Bir başka kararında AİHM “Emniyet Müdürlüğünde doktor olarak çalışan kişinin çalıştığı yerin bahçesinden kelepçe takılarak nezarete alınmasını, evinde yapılacak arama için götürüldüğü sırada kendisinin 70 metre boyunca kelepçeli olarak yürütülmüş olmasını, evde eşi ve çocuklarının yanında arama sırasında kelepçeli tutulmasını ve arama tutanağını dahi elleri kelepçeli imzalamasını mesleği gereği başvuran için aşağılayıcı ve utandırıcı bulmuş, bu aşağılanmanın onda ruhsal yaralar açmasını da dikkate alarak, kelepçe takılmasının aşağılatıcı muamele olduğunu kabul etmiştir.”[8]
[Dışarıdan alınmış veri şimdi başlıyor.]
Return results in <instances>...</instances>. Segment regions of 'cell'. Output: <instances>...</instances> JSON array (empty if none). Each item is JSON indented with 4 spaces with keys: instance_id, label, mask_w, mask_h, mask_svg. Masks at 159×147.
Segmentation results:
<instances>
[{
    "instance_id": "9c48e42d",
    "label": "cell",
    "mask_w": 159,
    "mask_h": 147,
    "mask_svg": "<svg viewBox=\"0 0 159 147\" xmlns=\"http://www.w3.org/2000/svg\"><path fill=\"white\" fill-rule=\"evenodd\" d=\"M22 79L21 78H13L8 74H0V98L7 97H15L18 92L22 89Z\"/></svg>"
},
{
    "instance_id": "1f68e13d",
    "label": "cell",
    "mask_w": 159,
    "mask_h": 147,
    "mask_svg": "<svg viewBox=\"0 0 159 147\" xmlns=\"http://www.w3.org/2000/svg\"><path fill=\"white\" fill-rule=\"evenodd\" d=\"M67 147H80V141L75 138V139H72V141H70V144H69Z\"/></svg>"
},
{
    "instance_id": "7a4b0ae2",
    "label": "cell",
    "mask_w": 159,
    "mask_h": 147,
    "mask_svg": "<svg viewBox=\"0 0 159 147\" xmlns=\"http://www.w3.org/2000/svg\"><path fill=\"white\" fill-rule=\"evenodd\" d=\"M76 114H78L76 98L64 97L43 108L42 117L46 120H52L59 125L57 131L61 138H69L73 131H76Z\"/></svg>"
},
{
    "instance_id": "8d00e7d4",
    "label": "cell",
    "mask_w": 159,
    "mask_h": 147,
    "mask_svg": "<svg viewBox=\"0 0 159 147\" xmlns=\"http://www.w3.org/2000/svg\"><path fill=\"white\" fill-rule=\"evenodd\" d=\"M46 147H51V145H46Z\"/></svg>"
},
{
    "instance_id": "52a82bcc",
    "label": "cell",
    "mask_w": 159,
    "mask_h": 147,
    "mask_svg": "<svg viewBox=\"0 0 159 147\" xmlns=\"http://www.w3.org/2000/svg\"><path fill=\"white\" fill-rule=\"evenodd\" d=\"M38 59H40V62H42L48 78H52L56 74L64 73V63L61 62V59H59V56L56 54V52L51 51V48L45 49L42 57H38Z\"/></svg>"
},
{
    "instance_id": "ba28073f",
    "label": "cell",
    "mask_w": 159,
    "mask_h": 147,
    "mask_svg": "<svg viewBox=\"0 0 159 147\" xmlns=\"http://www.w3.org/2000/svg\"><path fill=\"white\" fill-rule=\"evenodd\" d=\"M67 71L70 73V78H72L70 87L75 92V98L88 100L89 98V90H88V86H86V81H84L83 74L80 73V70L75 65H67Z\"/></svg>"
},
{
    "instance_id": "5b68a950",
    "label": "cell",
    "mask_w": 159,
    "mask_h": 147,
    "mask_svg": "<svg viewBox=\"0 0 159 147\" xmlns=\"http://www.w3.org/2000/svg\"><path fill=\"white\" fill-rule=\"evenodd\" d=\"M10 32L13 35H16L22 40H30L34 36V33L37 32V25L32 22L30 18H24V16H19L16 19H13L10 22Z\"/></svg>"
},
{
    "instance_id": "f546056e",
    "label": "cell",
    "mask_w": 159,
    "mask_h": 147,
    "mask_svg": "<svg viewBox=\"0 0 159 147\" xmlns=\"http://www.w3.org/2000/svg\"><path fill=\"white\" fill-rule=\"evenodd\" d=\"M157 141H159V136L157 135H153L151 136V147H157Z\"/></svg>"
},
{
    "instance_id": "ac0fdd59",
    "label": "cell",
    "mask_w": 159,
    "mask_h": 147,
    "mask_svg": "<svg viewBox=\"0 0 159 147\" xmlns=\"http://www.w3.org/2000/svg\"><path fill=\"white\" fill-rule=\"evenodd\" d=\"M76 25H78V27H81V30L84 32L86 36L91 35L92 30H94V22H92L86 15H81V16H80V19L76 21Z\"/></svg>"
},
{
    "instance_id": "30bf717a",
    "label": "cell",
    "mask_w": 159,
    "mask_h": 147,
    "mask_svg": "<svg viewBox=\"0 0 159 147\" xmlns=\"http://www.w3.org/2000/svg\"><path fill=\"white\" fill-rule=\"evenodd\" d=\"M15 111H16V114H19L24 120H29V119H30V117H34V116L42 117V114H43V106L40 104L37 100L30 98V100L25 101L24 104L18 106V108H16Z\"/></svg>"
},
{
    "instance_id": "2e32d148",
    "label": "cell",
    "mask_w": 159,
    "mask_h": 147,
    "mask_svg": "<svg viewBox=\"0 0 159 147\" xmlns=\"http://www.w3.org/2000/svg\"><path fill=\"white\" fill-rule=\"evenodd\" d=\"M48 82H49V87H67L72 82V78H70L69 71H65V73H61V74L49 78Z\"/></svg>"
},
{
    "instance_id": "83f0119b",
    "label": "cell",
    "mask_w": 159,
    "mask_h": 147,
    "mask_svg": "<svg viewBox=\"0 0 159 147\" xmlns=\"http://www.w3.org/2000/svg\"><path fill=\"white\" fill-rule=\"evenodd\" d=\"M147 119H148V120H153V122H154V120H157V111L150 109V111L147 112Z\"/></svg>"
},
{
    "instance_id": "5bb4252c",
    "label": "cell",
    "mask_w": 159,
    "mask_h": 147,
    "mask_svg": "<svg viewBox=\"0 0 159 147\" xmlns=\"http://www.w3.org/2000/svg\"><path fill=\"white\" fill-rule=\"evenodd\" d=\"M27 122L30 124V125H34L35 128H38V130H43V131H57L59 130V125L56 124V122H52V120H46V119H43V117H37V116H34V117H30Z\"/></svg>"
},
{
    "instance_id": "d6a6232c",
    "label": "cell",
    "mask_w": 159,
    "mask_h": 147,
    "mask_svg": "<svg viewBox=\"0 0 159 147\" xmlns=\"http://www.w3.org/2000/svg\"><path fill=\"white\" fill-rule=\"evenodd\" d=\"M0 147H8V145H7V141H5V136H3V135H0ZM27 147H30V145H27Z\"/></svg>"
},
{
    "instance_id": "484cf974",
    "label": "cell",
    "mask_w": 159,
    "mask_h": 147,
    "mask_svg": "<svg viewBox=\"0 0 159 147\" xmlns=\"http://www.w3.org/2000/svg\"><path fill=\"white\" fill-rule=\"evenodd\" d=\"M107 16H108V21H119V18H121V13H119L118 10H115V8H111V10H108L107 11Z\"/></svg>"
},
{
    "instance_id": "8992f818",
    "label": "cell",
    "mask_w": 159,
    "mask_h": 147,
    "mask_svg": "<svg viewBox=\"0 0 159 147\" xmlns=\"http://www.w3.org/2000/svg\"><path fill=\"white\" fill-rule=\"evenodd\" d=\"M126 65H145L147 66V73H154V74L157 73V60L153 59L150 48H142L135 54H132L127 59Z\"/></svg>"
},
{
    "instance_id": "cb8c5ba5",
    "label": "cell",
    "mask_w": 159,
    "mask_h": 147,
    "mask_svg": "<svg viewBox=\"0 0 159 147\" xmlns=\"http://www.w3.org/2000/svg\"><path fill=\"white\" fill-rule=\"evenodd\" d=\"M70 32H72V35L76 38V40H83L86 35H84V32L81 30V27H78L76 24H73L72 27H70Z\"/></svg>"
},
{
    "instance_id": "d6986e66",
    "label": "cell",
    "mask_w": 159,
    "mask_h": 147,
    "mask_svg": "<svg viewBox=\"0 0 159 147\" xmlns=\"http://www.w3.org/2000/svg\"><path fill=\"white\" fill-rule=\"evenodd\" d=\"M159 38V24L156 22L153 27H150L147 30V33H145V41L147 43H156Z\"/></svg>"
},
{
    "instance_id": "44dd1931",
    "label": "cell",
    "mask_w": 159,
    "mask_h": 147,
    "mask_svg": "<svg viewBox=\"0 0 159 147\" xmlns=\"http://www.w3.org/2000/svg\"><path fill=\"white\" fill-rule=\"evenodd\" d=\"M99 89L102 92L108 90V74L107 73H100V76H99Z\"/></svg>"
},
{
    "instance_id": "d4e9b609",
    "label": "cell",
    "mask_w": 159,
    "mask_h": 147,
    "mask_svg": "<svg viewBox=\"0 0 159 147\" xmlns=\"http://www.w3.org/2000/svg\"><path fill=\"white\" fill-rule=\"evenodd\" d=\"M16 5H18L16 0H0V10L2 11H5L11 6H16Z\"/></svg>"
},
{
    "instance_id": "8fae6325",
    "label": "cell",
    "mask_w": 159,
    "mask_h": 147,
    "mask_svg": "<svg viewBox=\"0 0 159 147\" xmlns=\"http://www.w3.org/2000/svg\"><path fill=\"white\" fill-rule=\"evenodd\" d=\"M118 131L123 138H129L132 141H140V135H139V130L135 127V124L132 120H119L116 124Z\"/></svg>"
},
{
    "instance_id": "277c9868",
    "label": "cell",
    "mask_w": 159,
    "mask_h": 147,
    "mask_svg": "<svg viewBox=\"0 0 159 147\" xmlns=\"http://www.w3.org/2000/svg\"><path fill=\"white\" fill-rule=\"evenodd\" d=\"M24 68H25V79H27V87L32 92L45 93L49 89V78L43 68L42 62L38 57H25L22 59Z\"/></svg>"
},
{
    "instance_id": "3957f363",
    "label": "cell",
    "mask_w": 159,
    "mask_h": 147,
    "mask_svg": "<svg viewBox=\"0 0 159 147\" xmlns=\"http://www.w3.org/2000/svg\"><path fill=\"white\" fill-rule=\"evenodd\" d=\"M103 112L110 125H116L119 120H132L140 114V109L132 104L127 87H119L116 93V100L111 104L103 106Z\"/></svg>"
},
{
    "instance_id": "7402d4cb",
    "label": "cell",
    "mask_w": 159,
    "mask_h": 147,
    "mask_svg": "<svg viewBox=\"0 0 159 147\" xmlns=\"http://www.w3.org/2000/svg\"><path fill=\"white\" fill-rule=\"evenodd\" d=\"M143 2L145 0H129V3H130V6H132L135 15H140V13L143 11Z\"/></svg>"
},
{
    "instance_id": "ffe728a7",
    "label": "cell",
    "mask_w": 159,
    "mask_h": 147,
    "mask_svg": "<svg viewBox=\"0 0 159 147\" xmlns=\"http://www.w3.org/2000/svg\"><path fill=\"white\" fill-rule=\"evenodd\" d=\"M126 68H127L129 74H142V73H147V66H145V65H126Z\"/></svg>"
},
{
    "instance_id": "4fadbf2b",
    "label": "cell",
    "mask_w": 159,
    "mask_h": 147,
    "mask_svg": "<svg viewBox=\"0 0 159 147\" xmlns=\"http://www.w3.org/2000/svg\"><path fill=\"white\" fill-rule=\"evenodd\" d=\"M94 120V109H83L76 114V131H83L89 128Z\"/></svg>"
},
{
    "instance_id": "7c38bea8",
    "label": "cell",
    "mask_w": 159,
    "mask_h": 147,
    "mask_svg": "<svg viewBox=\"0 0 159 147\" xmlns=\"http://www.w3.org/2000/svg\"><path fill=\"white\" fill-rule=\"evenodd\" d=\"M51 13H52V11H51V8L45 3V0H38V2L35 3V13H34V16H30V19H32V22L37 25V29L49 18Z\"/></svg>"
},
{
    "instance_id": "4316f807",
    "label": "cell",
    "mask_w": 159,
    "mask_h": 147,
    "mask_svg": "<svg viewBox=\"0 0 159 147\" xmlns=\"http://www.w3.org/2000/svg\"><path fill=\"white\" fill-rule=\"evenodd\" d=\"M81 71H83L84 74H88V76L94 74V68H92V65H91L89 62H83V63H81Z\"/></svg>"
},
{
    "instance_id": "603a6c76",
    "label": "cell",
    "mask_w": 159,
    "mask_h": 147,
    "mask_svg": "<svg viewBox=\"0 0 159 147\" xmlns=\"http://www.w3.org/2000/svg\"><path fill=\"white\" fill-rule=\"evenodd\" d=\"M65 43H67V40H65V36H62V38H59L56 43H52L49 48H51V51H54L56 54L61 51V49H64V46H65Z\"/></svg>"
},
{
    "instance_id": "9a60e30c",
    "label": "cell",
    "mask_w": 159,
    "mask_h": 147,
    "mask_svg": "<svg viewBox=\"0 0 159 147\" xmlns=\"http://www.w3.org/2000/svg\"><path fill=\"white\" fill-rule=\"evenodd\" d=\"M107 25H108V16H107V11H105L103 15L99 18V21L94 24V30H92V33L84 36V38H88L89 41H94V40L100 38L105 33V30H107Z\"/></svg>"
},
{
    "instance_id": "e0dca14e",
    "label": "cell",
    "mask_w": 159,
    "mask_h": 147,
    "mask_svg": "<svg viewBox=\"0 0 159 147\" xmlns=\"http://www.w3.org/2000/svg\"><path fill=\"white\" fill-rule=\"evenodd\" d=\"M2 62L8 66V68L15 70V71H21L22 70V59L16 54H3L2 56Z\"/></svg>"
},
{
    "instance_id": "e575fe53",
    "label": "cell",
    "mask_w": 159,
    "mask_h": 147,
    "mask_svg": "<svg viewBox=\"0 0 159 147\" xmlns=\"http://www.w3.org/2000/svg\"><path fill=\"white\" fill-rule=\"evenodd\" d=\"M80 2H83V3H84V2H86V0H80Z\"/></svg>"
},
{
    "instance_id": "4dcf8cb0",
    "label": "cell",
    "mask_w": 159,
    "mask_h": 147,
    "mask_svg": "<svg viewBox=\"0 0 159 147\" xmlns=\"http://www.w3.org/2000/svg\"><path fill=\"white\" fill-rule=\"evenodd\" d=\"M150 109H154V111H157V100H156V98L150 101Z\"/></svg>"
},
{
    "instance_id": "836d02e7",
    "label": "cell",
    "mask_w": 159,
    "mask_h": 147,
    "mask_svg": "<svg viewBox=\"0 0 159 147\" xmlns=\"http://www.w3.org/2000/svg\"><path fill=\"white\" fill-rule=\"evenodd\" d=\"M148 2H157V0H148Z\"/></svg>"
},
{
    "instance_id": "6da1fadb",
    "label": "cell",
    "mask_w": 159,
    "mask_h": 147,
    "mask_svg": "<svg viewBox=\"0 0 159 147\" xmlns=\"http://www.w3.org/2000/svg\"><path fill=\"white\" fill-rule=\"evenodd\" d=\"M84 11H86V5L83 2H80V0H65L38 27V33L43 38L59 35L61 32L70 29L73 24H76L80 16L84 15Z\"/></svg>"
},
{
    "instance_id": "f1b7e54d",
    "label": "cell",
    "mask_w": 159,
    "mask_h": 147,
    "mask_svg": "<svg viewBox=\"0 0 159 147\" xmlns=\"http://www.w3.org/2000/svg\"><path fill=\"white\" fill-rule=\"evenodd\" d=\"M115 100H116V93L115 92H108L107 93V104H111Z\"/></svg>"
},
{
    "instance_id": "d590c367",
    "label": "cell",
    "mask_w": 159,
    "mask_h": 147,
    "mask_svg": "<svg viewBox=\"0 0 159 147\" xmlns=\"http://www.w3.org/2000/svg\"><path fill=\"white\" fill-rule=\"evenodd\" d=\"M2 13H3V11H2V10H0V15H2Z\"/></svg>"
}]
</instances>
Bir başka kararında ise “Mevcut davada, başvuranın cezaevi doktoru tarafından ultrason taramasına girmek üzere hastaneye gönderildiğini kaydeder. Sonuç olarak, hastaneye götürülmüş, elleri kelepçelenmiş ve bir bayan, üç erkek güvenlik görevlisi kendisine eşlik etmiştir. AİHM, başvuranın terör örgütüne üye olmaktan ağır hüküm giymesinin, doktorun odasının zemin katta olmasının ve pencerelerde parmaklık bulunmamasının arz ettiği güvenlik riskini kabul eder. Ancak AİHM, uygulanabilir farklı seçenekler bulunduğu halde, başvuranın kelepçelerinin jinekolog tarafından muayene edildiği sırada ısrarla çıkarılmamasının ve konsültasyon sırasında üç erkek güvenlik görevlisinin bir paravanın arkasına geçerek odada bulunmasının, orantısız güvenlik tedbirleri teşkil ettiği kanısındadır. Örneğin, güvenlik görevlileri, odayı yalnızca bayan görevliyi içeride bırakarak ve jandarma görevlilerinden birini, konsültasyon odasının penceresinin önüne yerleştirerek güvenlik altına alabilirdi. Ancak, jandarma görevlileri, Adalet, Sağlık ve İçişleri Bakanlıkları arasında hapishanelere ilişkin imzalanan protokole uygun davranarak paravan arkasında, doktor ve başvuran arasındaki konuşmayı duyamayacakları bir mesafede durdukları cihetle, doktor ve jandarma görevlileri, dahili mevzuata uygun hareket etmişlerdir. Ayrıca, dahili mevzuata göre, muayeneye engel olmadıkları ve doktor tarafından çıkarılmaları istenmediği sürece kelepçelerin çıkarılmasına gerek yoktur. Bu tür muayeneler geçirmesi gereken ve terörle ilgili suçlardan mahkum edilen tüm tutuklular için katı gerekler mevcuttur. AİHM, söz konusu katı tedbirlerin, mahkumun arz ettiği riske ve gerçekleştirilecek muayenenin türüne bağlı olarak esnek ve daha pratik bir yaklaşıma izin vermediği kanaatindedir. AİHM Hükümet’in, başvuranın jinekolojik muayenesi hususunda söz konusu tedbirleri gerektirecek kadar katı bir güvenlik riskinin mevcut olduğunu kanıtlamadığı sonucuna varır. AİHM, muayene gerçekleştirilmemiş olsa bile, yukarıda kaydedilen güvenlik koşullarının, başvuranın utanmasına, sıkıntı duymasına ve onurunun kırılmasına yol sonucuna varır. Dolayısıyla, AİHS’nin 3. maddesi ihlal edilmiştir.” şeklinde görüş belirtmiştir.[9]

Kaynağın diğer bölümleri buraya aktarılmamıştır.